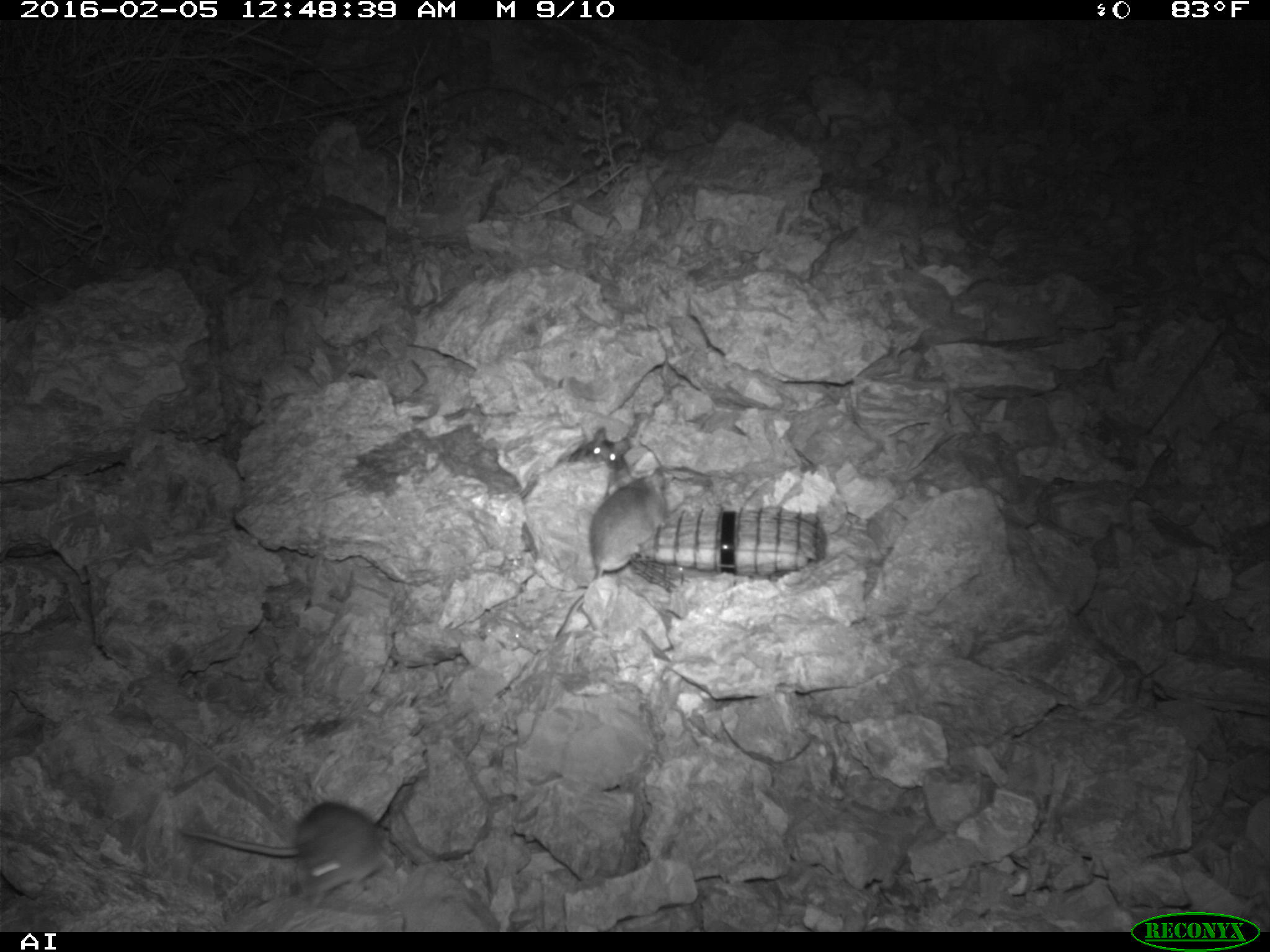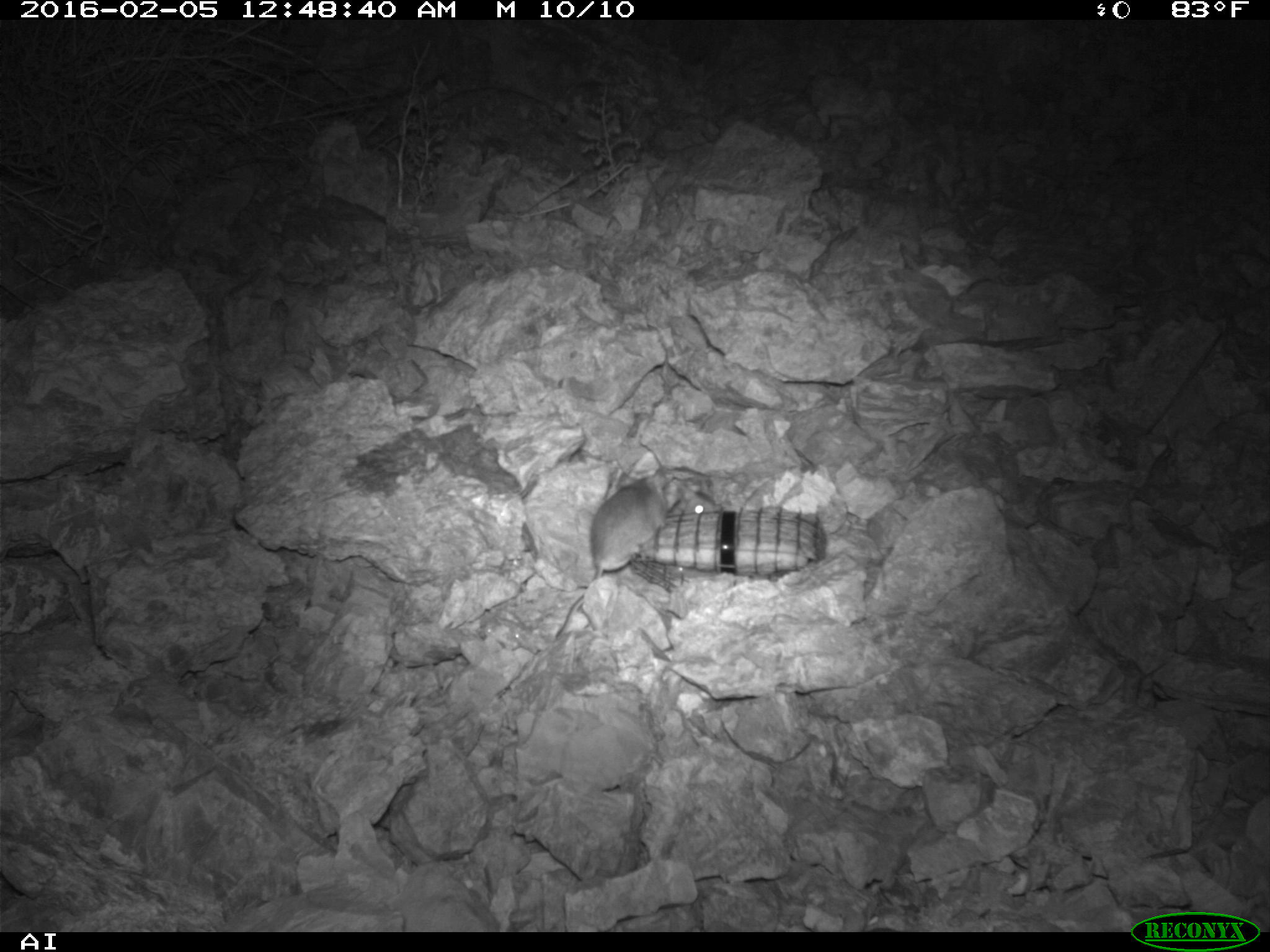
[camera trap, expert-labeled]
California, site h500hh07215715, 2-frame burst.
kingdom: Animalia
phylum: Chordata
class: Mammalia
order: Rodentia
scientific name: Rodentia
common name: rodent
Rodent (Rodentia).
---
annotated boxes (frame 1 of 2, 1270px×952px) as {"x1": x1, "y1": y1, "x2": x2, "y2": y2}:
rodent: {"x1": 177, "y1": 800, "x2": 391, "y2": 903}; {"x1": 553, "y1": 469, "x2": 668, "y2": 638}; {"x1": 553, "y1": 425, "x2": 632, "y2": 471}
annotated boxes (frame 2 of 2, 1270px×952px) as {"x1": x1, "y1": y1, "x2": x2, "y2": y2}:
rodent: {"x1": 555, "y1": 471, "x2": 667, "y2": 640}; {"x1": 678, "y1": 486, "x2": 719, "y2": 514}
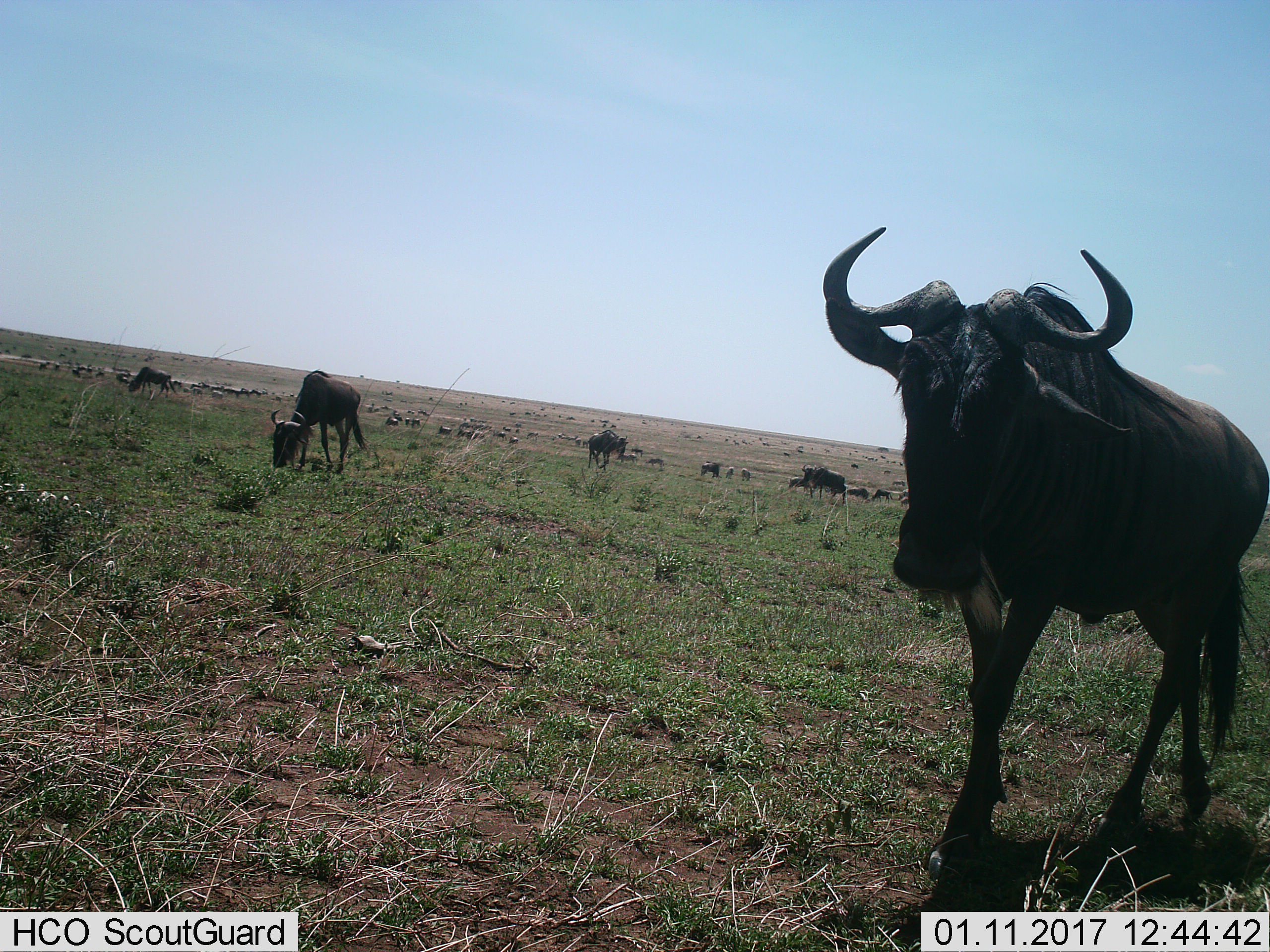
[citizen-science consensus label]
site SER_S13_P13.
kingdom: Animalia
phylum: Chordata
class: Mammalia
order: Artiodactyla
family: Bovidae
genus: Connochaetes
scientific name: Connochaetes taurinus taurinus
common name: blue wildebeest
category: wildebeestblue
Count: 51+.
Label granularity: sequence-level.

■ TASK TO COMPLETE ■
Beginning at the line that contains "common name: blue wildebeest", give again every line down to the end of the material, exactly as written, and stop there.

■ OUTPUT OF THE EXERCISE ■
common name: blue wildebeest
category: wildebeestblue
Count: 51+.
Label granularity: sequence-level.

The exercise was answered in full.